• Cosa fare: Ridimensiona i valori nelle voci: riscrivi tutto, dalla riga che contiene "From the vantage" giù fino alla fine delle voci, richieste comprese. Nelle risposte moltiplica ogni distanza in centimetri per 1,65 e arrotonda all'intero, con le metà per eccesso.

——————————

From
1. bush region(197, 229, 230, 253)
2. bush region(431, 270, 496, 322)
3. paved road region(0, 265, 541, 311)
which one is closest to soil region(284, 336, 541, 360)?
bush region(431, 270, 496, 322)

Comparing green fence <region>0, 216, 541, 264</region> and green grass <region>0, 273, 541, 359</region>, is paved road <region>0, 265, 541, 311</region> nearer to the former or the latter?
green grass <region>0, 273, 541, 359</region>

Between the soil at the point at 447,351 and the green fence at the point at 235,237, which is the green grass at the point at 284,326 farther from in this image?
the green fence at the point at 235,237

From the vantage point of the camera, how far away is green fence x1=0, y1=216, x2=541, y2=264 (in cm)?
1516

——————————

• Esercizio svolto:
From the vantage point of the camera, how far away is green fence x1=0, y1=216, x2=541, y2=264 (in cm)?
2501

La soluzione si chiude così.